WHAT YOU HAVE TO DO: The lines to extract start at the one containing "At what distance from the lens" and end with the last line; give them exactly and nothing more.

Spatial question records
**********
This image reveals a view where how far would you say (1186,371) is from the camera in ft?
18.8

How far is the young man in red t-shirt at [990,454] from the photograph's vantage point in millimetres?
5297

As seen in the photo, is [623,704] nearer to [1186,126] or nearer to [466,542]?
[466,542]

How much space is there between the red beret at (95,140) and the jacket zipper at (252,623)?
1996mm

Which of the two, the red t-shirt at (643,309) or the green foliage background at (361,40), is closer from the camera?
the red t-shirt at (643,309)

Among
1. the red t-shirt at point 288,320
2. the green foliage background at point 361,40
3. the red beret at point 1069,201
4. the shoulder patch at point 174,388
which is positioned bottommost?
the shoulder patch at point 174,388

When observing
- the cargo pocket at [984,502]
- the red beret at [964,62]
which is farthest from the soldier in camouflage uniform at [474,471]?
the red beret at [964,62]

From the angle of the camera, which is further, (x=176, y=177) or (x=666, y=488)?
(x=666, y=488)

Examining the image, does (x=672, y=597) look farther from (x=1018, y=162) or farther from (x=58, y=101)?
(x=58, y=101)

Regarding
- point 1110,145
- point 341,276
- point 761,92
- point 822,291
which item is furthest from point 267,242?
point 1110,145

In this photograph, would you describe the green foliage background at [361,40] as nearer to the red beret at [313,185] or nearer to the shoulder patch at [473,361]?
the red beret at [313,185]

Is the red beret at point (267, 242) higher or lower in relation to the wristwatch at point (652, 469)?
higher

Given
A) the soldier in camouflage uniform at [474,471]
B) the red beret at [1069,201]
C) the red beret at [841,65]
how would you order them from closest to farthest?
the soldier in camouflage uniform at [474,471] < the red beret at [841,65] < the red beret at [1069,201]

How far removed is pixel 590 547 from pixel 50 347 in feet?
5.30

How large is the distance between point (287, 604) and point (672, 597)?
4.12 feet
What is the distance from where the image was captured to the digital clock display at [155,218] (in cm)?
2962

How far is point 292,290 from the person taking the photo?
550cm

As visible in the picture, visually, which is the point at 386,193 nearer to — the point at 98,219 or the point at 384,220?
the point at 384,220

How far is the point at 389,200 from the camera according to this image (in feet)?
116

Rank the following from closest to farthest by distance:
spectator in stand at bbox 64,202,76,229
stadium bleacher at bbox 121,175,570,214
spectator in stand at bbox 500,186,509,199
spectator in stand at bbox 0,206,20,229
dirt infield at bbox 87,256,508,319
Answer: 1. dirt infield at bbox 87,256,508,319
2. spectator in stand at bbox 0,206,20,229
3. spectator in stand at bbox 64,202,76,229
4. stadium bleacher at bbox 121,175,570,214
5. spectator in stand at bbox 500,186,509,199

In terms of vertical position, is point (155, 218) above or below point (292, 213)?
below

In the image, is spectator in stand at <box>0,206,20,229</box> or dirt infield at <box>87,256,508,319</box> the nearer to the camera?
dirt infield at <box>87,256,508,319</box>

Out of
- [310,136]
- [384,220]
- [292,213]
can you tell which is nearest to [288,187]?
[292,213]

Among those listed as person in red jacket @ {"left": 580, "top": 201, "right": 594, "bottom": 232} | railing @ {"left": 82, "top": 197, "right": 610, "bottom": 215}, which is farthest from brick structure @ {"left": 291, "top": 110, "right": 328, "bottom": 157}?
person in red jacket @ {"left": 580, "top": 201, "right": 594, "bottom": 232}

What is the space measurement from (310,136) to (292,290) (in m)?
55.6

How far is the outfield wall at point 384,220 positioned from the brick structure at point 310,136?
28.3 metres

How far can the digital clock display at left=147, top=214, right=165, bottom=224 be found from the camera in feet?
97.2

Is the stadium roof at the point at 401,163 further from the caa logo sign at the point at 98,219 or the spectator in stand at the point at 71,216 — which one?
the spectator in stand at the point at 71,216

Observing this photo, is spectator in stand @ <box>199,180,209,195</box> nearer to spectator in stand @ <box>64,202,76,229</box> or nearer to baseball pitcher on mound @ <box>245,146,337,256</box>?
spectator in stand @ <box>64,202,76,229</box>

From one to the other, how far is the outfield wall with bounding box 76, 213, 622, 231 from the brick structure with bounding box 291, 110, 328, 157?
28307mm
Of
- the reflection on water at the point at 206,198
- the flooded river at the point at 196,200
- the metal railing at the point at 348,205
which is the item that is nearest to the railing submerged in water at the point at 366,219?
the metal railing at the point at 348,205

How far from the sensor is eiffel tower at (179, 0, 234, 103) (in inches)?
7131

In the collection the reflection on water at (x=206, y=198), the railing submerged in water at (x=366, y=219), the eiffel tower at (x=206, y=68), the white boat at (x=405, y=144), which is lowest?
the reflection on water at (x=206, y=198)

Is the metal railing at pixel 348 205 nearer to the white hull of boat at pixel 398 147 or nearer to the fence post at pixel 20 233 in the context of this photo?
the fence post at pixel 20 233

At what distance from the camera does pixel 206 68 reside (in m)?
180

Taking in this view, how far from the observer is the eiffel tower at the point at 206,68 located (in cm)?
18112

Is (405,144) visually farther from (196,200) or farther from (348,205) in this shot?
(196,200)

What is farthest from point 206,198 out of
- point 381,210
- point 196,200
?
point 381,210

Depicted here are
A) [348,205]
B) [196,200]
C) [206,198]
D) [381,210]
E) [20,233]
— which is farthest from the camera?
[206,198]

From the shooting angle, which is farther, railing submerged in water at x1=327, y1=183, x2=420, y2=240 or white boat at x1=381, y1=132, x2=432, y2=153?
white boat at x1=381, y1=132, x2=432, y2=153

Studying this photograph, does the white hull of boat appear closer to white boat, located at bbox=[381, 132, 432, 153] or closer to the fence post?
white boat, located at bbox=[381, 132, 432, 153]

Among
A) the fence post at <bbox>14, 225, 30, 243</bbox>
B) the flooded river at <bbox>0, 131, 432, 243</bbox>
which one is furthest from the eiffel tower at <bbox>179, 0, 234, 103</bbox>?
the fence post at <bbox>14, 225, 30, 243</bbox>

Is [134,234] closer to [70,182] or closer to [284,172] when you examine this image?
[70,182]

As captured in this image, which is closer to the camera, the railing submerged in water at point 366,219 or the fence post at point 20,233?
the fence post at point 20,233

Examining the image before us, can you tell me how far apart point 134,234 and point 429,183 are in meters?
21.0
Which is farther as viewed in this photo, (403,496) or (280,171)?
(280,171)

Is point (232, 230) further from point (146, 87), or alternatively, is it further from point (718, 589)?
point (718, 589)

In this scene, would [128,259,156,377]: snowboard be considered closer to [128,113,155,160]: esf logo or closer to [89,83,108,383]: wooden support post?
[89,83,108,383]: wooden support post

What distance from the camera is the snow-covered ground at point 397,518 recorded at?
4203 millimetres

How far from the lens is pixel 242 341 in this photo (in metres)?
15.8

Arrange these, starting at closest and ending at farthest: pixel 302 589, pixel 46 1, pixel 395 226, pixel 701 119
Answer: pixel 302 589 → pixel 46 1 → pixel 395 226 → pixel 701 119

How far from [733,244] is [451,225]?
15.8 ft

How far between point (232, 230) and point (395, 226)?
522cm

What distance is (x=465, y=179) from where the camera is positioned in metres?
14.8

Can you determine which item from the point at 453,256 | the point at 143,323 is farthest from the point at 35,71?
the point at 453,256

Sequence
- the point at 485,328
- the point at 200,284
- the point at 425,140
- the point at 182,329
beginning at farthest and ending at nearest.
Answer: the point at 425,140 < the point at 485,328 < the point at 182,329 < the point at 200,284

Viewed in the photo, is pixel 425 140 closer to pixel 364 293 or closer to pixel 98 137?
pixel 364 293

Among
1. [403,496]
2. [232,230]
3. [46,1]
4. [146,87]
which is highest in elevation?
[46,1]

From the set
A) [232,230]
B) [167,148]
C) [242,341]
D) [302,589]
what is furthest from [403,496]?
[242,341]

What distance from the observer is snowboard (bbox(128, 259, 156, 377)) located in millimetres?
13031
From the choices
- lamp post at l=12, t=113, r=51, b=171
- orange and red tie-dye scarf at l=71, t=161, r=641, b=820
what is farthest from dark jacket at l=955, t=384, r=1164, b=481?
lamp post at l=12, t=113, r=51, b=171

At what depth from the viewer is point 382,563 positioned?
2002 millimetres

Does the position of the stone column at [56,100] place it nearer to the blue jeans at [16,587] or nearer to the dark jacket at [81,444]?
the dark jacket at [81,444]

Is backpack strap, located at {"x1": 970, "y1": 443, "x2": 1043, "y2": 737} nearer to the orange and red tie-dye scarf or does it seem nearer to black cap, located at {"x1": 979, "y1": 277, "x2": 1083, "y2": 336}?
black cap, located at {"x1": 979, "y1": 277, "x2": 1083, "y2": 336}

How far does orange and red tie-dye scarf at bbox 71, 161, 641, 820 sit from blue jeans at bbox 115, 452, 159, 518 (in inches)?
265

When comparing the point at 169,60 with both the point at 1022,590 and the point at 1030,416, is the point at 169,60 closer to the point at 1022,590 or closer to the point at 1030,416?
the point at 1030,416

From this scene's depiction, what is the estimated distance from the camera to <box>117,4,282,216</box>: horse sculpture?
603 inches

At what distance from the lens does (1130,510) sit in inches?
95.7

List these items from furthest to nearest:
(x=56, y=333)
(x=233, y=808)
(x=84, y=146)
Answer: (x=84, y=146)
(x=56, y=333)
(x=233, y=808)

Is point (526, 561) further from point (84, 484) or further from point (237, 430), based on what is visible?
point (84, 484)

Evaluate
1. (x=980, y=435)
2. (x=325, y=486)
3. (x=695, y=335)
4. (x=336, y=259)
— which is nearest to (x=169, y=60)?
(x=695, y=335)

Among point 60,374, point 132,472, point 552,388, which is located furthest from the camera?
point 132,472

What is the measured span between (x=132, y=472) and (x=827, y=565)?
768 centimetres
**********
WRITTEN RESPONSE:
At what distance from the lens does (1130,510) sit in inches?
95.7

List these items from furthest to nearest:
(x=56, y=333)
(x=233, y=808)
(x=84, y=146)
Answer: (x=84, y=146)
(x=56, y=333)
(x=233, y=808)

Is point (526, 561) further from point (84, 484) or further from point (237, 430), based on what is visible?
point (84, 484)

Evaluate
1. (x=980, y=435)
2. (x=325, y=486)
3. (x=695, y=335)
4. (x=336, y=259)
— which is nearest to (x=169, y=60)?
(x=695, y=335)

Among point 60,374, point 132,472, point 552,388, which is located furthest from the camera?
point 132,472

What is the measured span between (x=132, y=472) and (x=827, y=565)?
768 centimetres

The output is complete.